The two big winners this year were very different from each other, and both, in my assessment, fell far short of the quality of the best works mentioned above. The people’s prize went to A. Lincoln, a 12-foot image of the beloved president created by Richard Schlatter from 24,000 Lincoln pennies. It exhibited extraordinary skill in the use of a glue gun but little originality. The jurors’ top award was given to Seitu Jones for HeARTside Community Meal, a meal served to 250 residents of an impoverished downtown neighborhood, which was described in a placard at a museum and recorded on video. This outcome does not encourage optimism about where ArtPrize is headed: the biggest prizes in the world’s richest art competition awarded—to what? Is A. Lincoln an artwork or just an impressive gimmick? Is a big outdoor meal an artistic performance? HeARTside Community Meal exhibits both hospitality and creativity, but seeing the video does little to stimulate thought.
In the statement posted beside each ArtPrize entry, one could observe the artists often stretching to disclose, or invent, the meaning of their work. Some of these were absurdly hyperbolic.
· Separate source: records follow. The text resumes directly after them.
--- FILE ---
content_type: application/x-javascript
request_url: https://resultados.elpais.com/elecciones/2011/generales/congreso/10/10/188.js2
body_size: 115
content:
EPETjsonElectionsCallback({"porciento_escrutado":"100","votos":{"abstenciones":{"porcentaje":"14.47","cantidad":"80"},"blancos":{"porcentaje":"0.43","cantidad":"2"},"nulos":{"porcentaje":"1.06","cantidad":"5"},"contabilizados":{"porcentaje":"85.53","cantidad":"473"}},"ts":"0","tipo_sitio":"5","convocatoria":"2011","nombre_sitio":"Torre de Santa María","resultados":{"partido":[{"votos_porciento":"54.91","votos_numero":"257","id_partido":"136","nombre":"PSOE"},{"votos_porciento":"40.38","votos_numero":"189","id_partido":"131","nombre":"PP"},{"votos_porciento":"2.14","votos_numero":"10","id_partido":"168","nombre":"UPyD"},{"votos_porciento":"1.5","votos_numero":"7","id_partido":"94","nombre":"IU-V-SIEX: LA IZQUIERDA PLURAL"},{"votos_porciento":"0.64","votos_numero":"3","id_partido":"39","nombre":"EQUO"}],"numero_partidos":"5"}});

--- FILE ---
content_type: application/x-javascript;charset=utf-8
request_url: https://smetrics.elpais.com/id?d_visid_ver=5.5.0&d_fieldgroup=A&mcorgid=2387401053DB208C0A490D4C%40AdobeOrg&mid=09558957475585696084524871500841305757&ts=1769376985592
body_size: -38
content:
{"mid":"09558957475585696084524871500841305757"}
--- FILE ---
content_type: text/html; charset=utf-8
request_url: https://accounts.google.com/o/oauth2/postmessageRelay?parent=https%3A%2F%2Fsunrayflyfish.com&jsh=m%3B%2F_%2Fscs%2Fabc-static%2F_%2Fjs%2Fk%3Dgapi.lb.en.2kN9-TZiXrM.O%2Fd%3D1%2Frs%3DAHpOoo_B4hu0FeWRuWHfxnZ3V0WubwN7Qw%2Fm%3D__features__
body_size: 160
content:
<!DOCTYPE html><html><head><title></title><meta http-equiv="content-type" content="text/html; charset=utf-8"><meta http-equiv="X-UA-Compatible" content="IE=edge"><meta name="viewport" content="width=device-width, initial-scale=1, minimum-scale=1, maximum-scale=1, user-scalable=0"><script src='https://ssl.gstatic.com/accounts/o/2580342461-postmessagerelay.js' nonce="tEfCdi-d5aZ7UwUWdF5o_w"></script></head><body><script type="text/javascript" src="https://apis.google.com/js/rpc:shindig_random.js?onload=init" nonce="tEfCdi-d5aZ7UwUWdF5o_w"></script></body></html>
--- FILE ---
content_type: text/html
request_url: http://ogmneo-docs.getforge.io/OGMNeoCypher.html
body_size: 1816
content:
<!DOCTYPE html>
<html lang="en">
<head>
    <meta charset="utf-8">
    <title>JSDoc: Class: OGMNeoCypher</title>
One artist declared that by using gigantic pencil sketches of first responders to the 9/11 attack, he revealed the true meaning of violence and the possibility of inner peace. Another artist asked us to see in watercolors of swamp weeds the fundamental unity of all living things. A colorful collage, another creator insisted, is about the transience of suffering and the possibility of enlightenment. (A mental exercise I recommended to some other viewers: imagine that each of the artists’ statements had been moved one entry to the right. Would you be able to tell?)
When art comes to church accompanied by such pretentious hokum, it is not surprising that it receives a cool reception. But the remarkable achievement of ArtPrize is this: at the best of the religious venues—those mentioned above, as well as St. Mark’s Episcopal and First United Methodist—the negotiations between artist and venue gave birth to exhibits in which works entered into dialogue with each other and with the space. Artists who sought a place in these churches tended to propose work that was thoughtful and reflective, not merely pretty or showy. Most of the churches selected work that would reinforce, not contradict or ignore, their commitment to fostering purposeful and faithful living.
When a piece of art is displayed in a church, it becomes in subtle ways a different work. Perhaps the horizon of its meaning expands. Perhaps it speaks more clearly of the beauty of creation, or of the ways we have sullied it. The juxtaposition of a traditional still life and a figure study, displayed across from a bold abstract canvas, under a treelike assemblage of worn farm tools, is seen differently when viewed within the architecture and symbolism of church.
The same truth goes the other way: fill a church with artwork, and it becomes in subtle ways a different sort of building—especially if there happen to be tens of thousands of people coming and going. We like to think that our churches convey welcome to every passerby, every week of the year, but this is seldom true. Barriers of unfamiliarity and not belonging are not easily removed. During ArtPrize, these barriers became much lower. What had been a place for one congregation to gather became a place for everyone to look, to ponder, and to engage in dialogue with artists, with church volunteers, and with artworks. Whether the visitors ever return on a Sunday or not, their presence is a form of participation in the religious life of a particular Christian community.
A version of this article appears in the print edition under the title “Sanctuary exhibits.”